Document segment:
———

Chapter 13: Go ”All In” and Overcommit
- You can go “all in” with energy as many times as you want — because even if you fail, you can keep going all in!
- Approach your goals like the tortoise and the hare — by attacking them ruthlessly from the beginning and also staying with them throughout the course of the “race.”
- I am willing to go for it with every customer, every time, and have the lowest closing ratio of everyone but the highest production!
- Overcommit and overdeliver!
- The only way to increase appointments is to increase the number of people to whom you speak — and then amplify the reasons why they should make time for you.
- One of the major differences between successful and unsuccessful people is that the former look for problems to resolve, whereas the latter make every attempt to avoid them.
Chapter 14: Expand—Never Contract
Chapter 15: Burn the Place Down
- Don’t rest, and don’t stop — ever.
Chapter 16: Fear Is the Great Indicator
- Last-minute preparation is just another way to feed the fear that will only get stronger as time is added.
- People give their fears much more time than they deserve. They wait to make the personal visit or phone call, write the e-mail, or present their proposal because they’re afraid of the outcome.
- Fear is a sign to do whatever it is you fear — and do it quickly.
Chapter 17: The Myth of Time Management
- It’s pointless for people to worry about time management and balance. The question they should be asking is “How can I have it all in abundance?”
- Most people only work enough so that it feels like work, whereas successful people work at a pace that gets such satisfying results that work is a reward
- An easy way to achieve balance is to simply work harder while you are at the office.
- The busier you become, the more you have to manage, control, and prioritize.
Chapter 18 Criticism Is a Sign of Success
- Laying low in order to avoid attention (and consequently, criticism) probably means that you’re holding yourself back to some degree.
- The highest performers — the winners — [study] successful people.
Chapter 19: Customer Satisfaction Is the Wrong Target
- Make your primary focus commanding attention and generating customers before you worry about making them happy.
- I only concern myself with getting more customers, then I overdeliver to my clients.
- In addition to surveying those you acquired, garnering input from those who didn’t buy will disclose much more to the company about true customer satisfaction!
- Even if your product and company deliver perfectly, you are going to get complaints from customers — because they’re human. You can’t keep everyone happy all the time. It’s a mistake to be scared of complaints. Instead, encourage them, look for them, find them, and then resolve them.
Chapter 20: Omnipresence
- It is impossible to amass true success without thinking in terms of making your ideas, products, services, or brand universal.

———

Prompt a:
Reproduce the annotated coordinate entries verbatim, from the line with "Highlight glasses." up to and including the line with "xmin=559 ymin=808 xmax=596 ymax=930", and leave the pictures out.

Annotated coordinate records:
———

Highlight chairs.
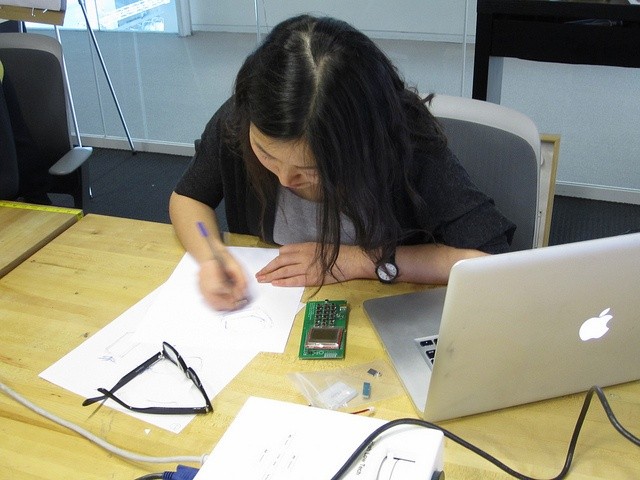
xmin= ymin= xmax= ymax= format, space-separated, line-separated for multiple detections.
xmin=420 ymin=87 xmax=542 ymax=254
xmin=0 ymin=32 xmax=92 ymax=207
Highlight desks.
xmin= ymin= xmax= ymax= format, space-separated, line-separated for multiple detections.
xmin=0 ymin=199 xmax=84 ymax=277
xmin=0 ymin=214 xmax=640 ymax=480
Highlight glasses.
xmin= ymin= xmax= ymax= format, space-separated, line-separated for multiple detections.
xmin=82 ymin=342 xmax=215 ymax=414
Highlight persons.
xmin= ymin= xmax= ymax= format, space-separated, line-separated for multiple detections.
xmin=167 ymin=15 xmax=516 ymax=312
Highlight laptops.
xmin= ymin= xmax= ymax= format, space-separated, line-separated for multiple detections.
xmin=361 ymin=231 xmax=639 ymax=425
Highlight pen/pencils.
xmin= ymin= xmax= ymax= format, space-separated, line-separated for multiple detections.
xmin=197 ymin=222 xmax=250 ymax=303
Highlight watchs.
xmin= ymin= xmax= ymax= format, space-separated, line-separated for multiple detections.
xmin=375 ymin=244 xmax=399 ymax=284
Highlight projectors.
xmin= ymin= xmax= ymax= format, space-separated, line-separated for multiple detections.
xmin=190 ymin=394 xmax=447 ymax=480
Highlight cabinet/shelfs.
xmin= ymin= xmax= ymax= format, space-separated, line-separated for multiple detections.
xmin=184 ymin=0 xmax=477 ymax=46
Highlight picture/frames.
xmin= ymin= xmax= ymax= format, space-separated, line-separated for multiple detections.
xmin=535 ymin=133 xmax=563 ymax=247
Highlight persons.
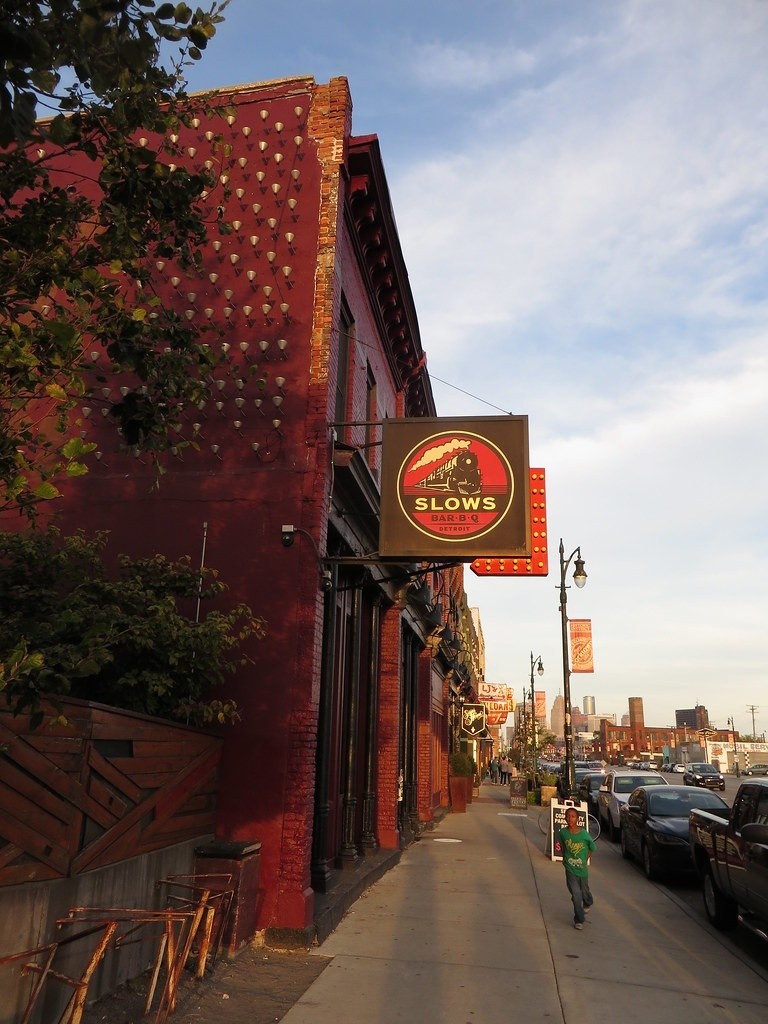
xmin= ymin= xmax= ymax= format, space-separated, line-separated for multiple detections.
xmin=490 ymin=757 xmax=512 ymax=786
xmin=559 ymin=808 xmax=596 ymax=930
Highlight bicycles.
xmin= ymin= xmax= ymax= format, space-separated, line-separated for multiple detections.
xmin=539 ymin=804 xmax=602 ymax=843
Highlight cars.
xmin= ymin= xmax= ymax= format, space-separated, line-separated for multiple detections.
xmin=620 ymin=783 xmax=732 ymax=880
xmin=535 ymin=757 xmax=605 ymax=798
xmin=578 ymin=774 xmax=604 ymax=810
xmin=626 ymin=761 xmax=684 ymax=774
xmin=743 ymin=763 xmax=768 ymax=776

———

Prompt b:
Carry the chapter-by-chapter takeaways on sales and success forward from the point where they stop.

Task response a:
Highlight glasses.
xmin= ymin= xmax= ymax= format, space-separated, line-separated for multiple detections.
xmin=82 ymin=342 xmax=215 ymax=414
Highlight persons.
xmin= ymin= xmax= ymax= format, space-separated, line-separated for multiple detections.
xmin=167 ymin=15 xmax=516 ymax=312
Highlight laptops.
xmin= ymin= xmax= ymax= format, space-separated, line-separated for multiple detections.
xmin=361 ymin=231 xmax=639 ymax=425
Highlight pen/pencils.
xmin= ymin= xmax= ymax= format, space-separated, line-separated for multiple detections.
xmin=197 ymin=222 xmax=250 ymax=303
Highlight watchs.
xmin= ymin= xmax= ymax= format, space-separated, line-separated for multiple detections.
xmin=375 ymin=244 xmax=399 ymax=284
Highlight projectors.
xmin= ymin= xmax= ymax= format, space-separated, line-separated for multiple detections.
xmin=190 ymin=394 xmax=447 ymax=480
Highlight cabinet/shelfs.
xmin= ymin= xmax= ymax= format, space-separated, line-separated for multiple detections.
xmin=184 ymin=0 xmax=477 ymax=46
Highlight picture/frames.
xmin= ymin= xmax= ymax= format, space-separated, line-separated for multiple detections.
xmin=535 ymin=133 xmax=563 ymax=247
Highlight persons.
xmin= ymin= xmax= ymax= format, space-separated, line-separated for multiple detections.
xmin=490 ymin=757 xmax=512 ymax=786
xmin=559 ymin=808 xmax=596 ymax=930

Task response b:
- You want people to see you so often that they think of you constantly and instantaneously identify your face or name or logo with not just the offering you represent but even the offering made by those similar to you.
- The best way to even the score against those who have it in for you is to make yourself so well known that every time they look up — each morning when they wake and right before they go to sleep at night — they see evidence of you and your success.
Chapter 21: Excuses
- Excuses are never the reason for why you did or didn’t do something. They’re just a revision of the facts that you make up in order to help yourself feel better about what happened (or didn’t).
- Victims make excuses — and will forever be destined to having leftovers and others ‘ scraps.
- Nothing happens to you; it happens because of you.”
- If you are going to approach success as you’ve been taught throughout this book — not as an option but as your duty, obligation, and responsibility — then you must commit to never using excuses for anything!
Chapter 22: Successful or Unsuccessful?
The only way to be successful is to take the same actions that successful people take. Success is no different than any other skill. Duplicate the actions and mind-sets of successful people, and you will create success for yourself.
- Have a “Can Do” Attitude
- Believe That “I Will Figure It Out”
- Focus on Opportunity: Successful people see all situations — even problems and complaints — as opportunities
- Love Challenges
- Seek to Solve Problems
- Persist until Successful
- Take Risks
- Be Unreasonable
- Be Dangerous
- Create Wealth: Money exists in abundance and flows to those who create products, services, and solutions. Move your attention from conserving money to creating wealth.
- Readily Take Action
- Always Say “Yes”
- Habitually Commit
- Go All the Way
- Focus on “Now”: The successful understand that they must keep taking actions now.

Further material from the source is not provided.